"""
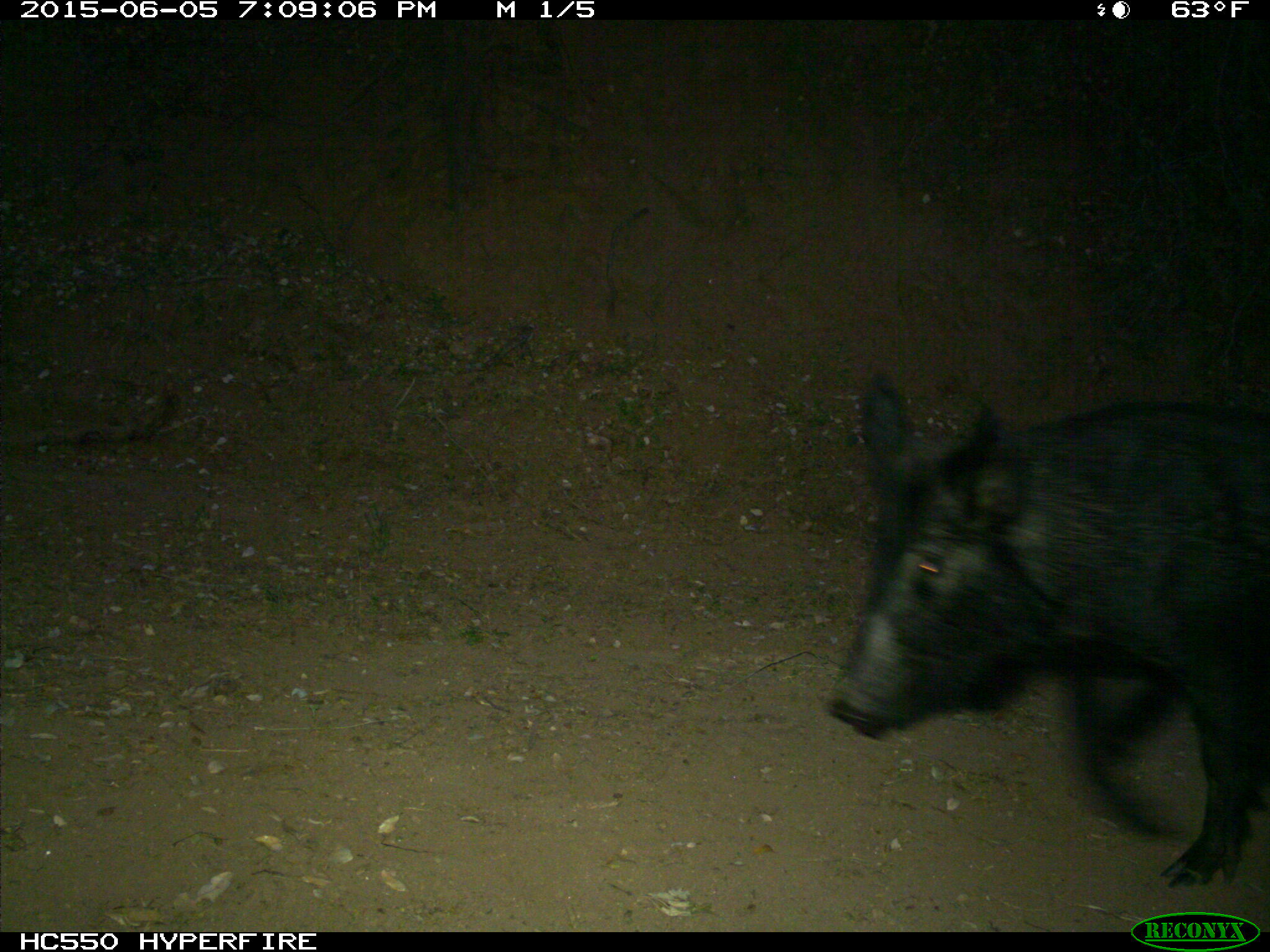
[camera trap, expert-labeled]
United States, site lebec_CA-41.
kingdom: Animalia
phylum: Chordata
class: Mammalia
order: Artiodactyla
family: Suidae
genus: Sus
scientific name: Sus scrofa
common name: wild boar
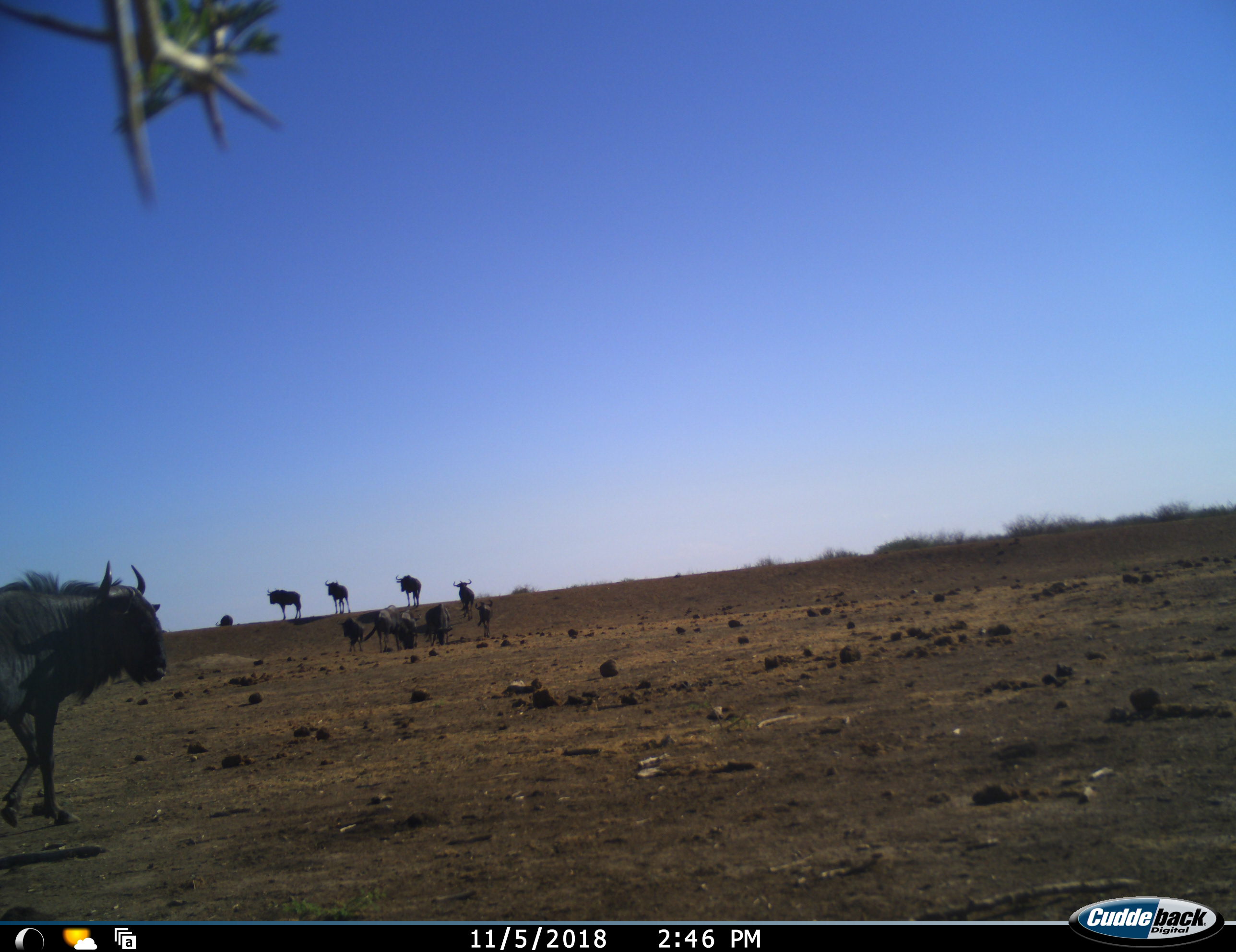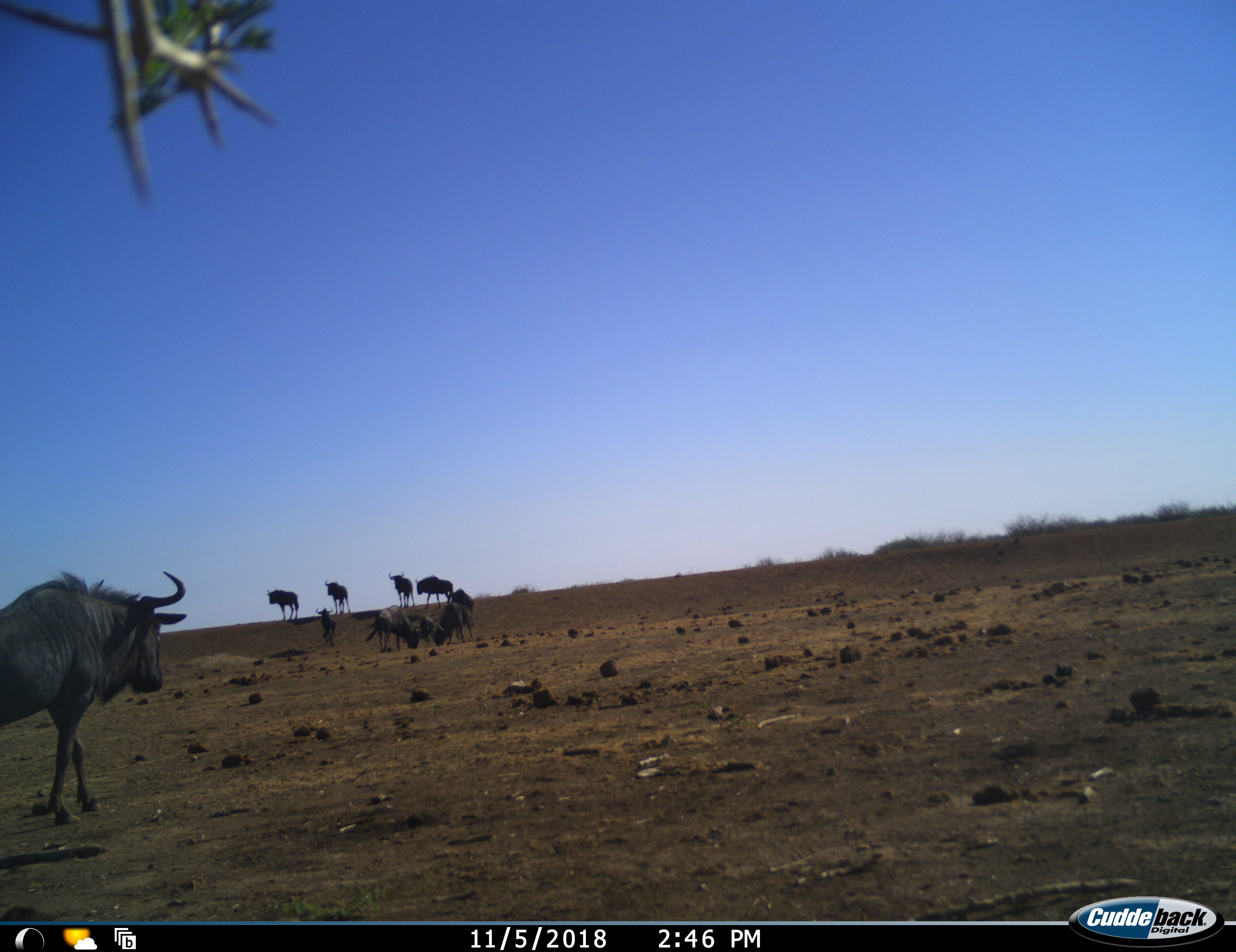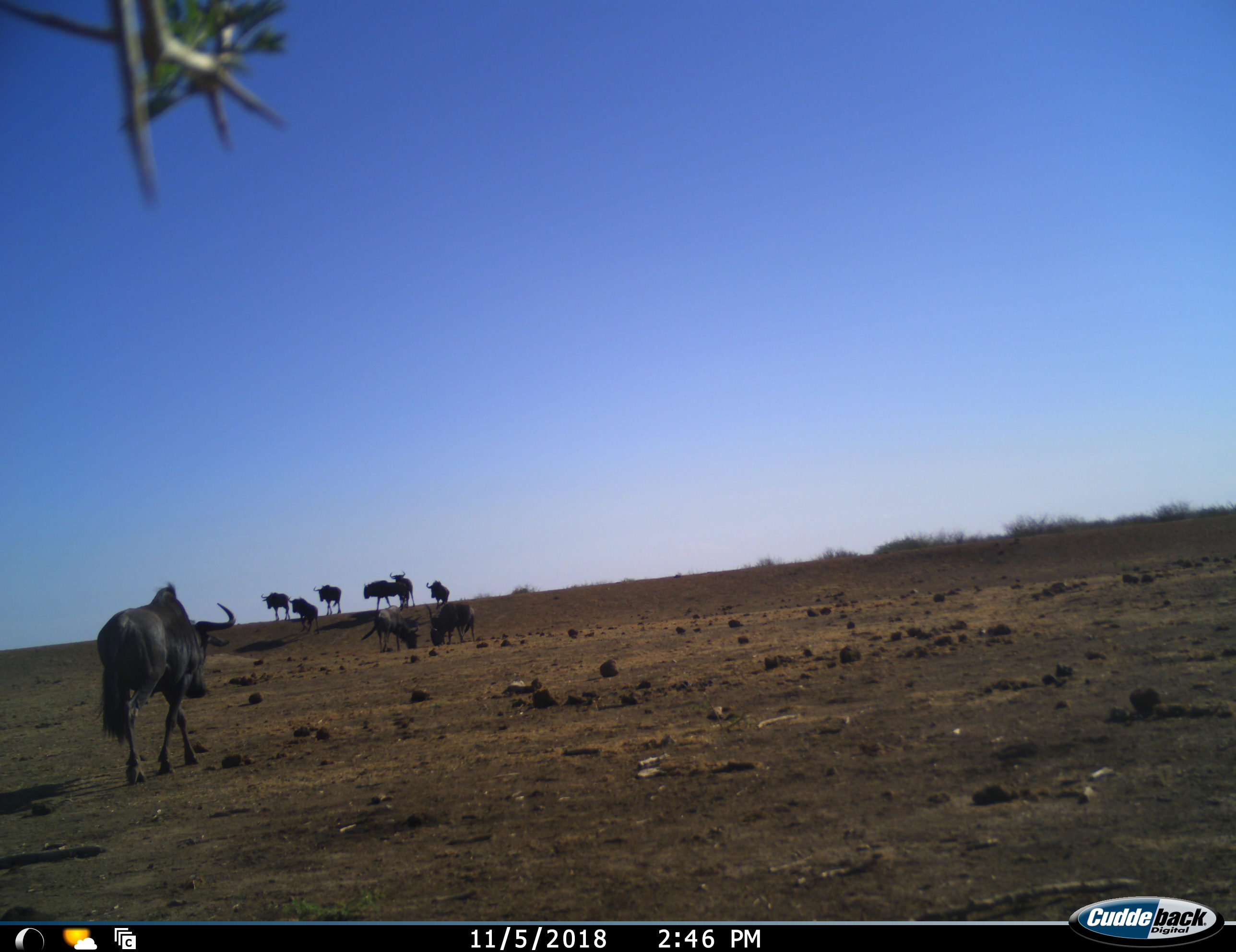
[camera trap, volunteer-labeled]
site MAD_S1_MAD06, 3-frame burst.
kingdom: Animalia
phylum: Chordata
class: Mammalia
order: Artiodactyla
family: Bovidae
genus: Connochaetes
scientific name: Connochaetes taurinus taurinus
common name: blue wildebeest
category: wildebeestblue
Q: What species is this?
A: Wildebeestblue (blue wildebeest) (Connochaetes taurinus taurinus).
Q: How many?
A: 11-50.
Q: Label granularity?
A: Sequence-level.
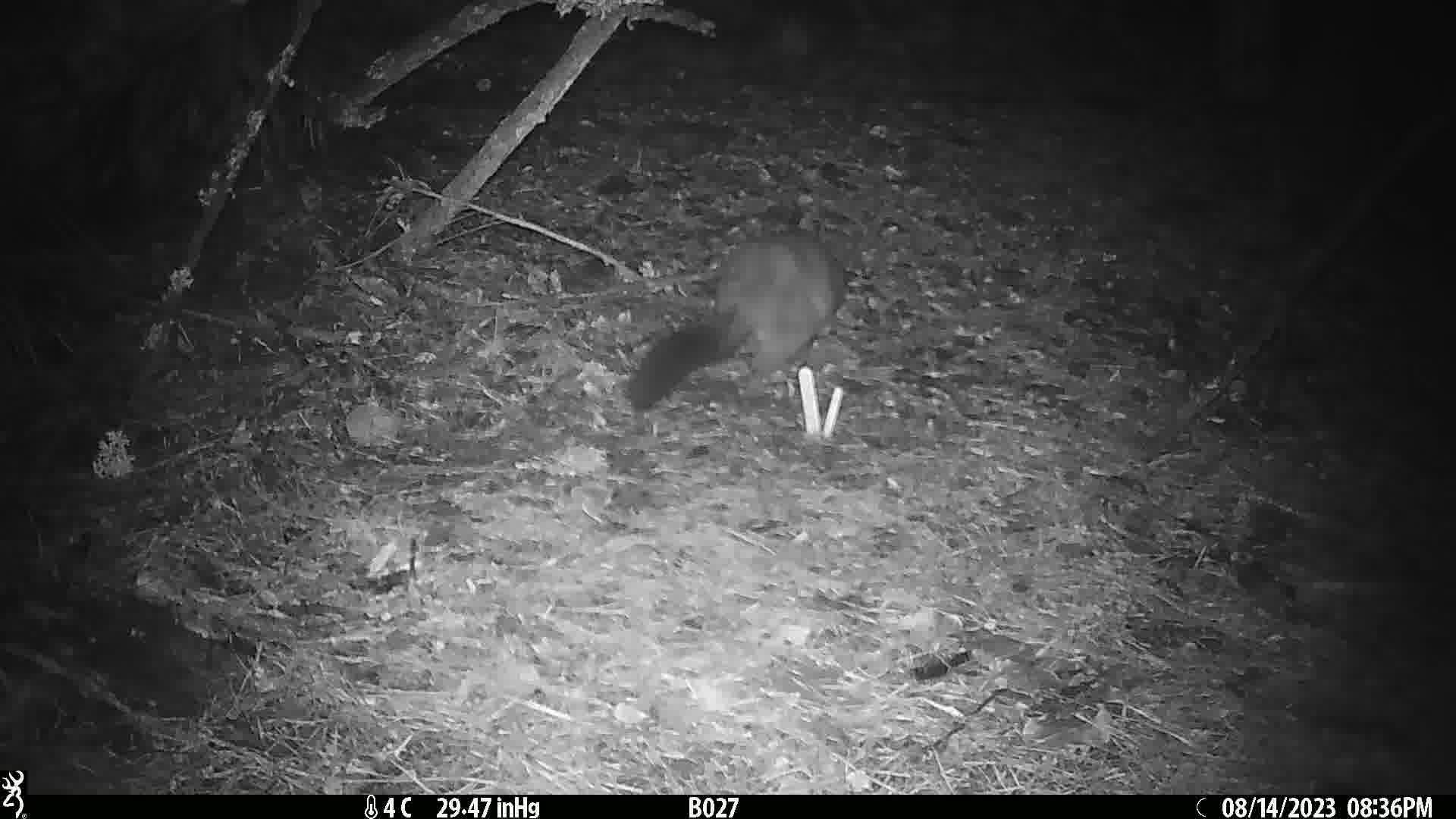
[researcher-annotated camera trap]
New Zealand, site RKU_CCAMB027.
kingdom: Animalia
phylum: Chordata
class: Mammalia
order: Diprotodontia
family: Phalangeridae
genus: Trichosurus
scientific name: Trichosurus vulpecula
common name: common brushtail possum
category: possum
"""
Your task is to repeat the material above exactly, without its pictures.

## [Answer below]
[camera trap, expert-labeled]
United States, site lebec_CA-41.
kingdom: Animalia
phylum: Chordata
class: Mammalia
order: Artiodactyla
family: Suidae
genus: Sus
scientific name: Sus scrofa
common name: wild boar
[camera trap, volunteer-labeled]
site MAD_S1_MAD06, 3-frame burst.
kingdom: Animalia
phylum: Chordata
class: Mammalia
order: Artiodactyla
family: Bovidae
genus: Connochaetes
scientific name: Connochaetes taurinus taurinus
common name: blue wildebeest
category: wildebeestblue
Q: What species is this?
A: Wildebeestblue (blue wildebeest) (Connochaetes taurinus taurinus).
Q: How many?
A: 11-50.
Q: Label granularity?
A: Sequence-level.
[researcher-annotated camera trap]
New Zealand, site RKU_CCAMB027.
kingdom: Animalia
phylum: Chordata
class: Mammalia
order: Diprotodontia
family: Phalangeridae
genus: Trichosurus
scientific name: Trichosurus vulpecula
common name: common brushtail possum
category: possum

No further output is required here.